DIAGNOSTIC : LE VIRUS DU NIL OCCIDENTAL
Quatre semaines après l’apparition des symptômes, une découverte a été faite. Après plusieurs régimes médicamenteux infructueux composés d’antibiotiques et d’antiviraux, les médecins ont administré des stéroïdes intraveineux qui ont donné des résultats remarquables : les symptômes ont commencé à s’atténuer dès la première nuit. En outre, des résultats de laboratoire exhaustifs ont confirmé la présence de niveaux accrus d’anticorps IgM spécifiques du virus du Nil occidental (immunoglobulines gamma M) dans le liquide céphalo-rachidien, liquide dans lequel baignent le cerveau et la moelle épinière. Sur base de ces symptômes et des résultats du traitement, les médecins ont conclu que le plongeur avait contracté le virus du Nil occidental une semaine avant ses plongées de certification Open Water.

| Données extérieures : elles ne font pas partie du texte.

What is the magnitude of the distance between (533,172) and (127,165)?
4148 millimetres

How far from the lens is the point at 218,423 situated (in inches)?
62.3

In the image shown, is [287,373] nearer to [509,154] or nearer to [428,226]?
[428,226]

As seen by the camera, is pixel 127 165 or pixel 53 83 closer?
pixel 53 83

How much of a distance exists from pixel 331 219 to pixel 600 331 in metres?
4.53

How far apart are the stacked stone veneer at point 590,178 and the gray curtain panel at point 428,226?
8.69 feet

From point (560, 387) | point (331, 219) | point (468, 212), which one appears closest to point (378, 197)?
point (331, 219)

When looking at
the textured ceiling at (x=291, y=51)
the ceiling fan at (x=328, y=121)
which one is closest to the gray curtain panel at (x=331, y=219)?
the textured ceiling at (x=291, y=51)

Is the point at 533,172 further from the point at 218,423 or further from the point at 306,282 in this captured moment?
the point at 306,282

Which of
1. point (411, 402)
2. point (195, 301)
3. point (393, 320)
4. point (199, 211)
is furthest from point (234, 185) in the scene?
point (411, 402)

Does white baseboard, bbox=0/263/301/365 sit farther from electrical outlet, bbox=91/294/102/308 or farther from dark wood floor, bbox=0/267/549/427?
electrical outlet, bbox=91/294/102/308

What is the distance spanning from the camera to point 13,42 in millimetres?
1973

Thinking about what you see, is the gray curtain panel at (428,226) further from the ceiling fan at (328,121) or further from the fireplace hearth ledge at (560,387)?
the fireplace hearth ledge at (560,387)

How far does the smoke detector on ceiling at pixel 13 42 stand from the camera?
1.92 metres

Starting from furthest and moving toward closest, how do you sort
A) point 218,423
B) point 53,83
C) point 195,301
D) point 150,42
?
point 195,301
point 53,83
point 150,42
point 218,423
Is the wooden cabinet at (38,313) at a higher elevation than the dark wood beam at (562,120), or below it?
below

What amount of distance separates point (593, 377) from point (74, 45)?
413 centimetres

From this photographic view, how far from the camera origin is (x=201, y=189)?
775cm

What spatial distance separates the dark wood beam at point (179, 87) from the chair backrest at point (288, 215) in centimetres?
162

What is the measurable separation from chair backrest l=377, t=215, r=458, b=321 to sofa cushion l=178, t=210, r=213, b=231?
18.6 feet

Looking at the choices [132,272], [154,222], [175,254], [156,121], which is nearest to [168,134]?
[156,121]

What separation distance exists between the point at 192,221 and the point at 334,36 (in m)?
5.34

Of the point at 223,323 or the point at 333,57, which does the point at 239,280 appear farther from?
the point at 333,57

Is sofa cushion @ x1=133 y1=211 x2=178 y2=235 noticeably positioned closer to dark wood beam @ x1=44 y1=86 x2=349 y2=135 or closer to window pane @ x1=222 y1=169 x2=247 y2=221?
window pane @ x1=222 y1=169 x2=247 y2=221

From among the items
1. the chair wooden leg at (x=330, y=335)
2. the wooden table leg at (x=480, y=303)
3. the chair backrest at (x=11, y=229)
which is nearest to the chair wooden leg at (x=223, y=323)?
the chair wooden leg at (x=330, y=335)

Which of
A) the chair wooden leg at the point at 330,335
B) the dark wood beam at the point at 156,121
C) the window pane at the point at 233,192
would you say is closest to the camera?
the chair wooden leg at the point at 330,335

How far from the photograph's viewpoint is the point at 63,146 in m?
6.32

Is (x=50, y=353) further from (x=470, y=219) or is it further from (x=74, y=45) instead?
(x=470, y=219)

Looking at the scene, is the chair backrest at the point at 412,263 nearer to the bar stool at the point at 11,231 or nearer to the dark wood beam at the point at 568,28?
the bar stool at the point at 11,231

Il est toutefois difficile de dire si la plongée a contribué à la progression de la maladie ou des symptômes. En effet, la coïncidence a influencé le bon jugement de certains des plus éminents diagnosticiens de plusieurs hôpitaux. Le virus du Nil occidental, une maladie véhiculée par les moustiques, a été découvert dans le delta du Nil occidental en Ouganda en 1937 ; il a été documenté pour la première fois à New York City aux États-Unis en 1999. La rapide expansion du virus a très vite attiré l’attention des centres de contrôle et de prévention des maladies, dont les études épidémiologiques ont recensé 9 862 cas aux États-Unis pour la seule année 2003, soit une augmentation de 137 % depuis 2002 (4 156 cas). Lors du dernier suivi, les membres de la famille ont indiqué à DAN qu’ils s’attendaient à une guérison complète dans les deux prochains mois : le jeune homme ne souffrait plus que d’une faiblesse résiduelle et était en bonne voie pour reprendre les neuf kilos qu’il avait perdus des suites de sa maladie. Ils ont également déclaré qu’il reprendrait ses cours dès le début du semestre prochain.

LA DISCUSSION
Lorsqu’une maladie sévère se produit après une plongée, en particulier lorsqu’elle est accompagnée de signes et de symptômes neurologiques, elle est généralement attribuée à une MDD. Dans ce cas-ci, toutefois, le fait que les symptômes soient apparus après une plongée était une pure coïncidence. De nombreuses maladies présentent des symptômes similaires à la MDD, comme c’est le cas de l’intoxication alimentaire à ciguatera, de la compression de la colonne vertébrale, des migraines et parfois même de l’infarctus aigu du myocarde. Dans le cas de ce jeune homme, les médecins ont découvert que les symptômes du virus du Nil occidental pouvaient aussi ressembler à ceux de la MDD. Selon les connaissances actuelles, le risque de MDD chez les plongeurs de loisir est faible. Sur base des données du Project Dive Exploration (PDE), DAN estime ce risque à 3 cas sur 10 000 plongées pour les personnes plongeant depuis la côte ou en croisière d’un jour (comme indiqué à lae 42 du rapport DAN de 2004 sur la maladie de décompression, les décès en plongée et l’étude Project Dive Exploration). Le rapport indique que 48 % des participants à l’étude PDE avaient signalé une maladie ou un problème de santé existant. La recherche d’une éventuelle MDD chez le jeune homme a levé le voile sur un problème de santé complexe, comme d’autres plongeurs accidentés peuvent en connaître. Le diagnostic de telles conditions représente un réel défi pour les cliniciens qui examinent ce type de cas.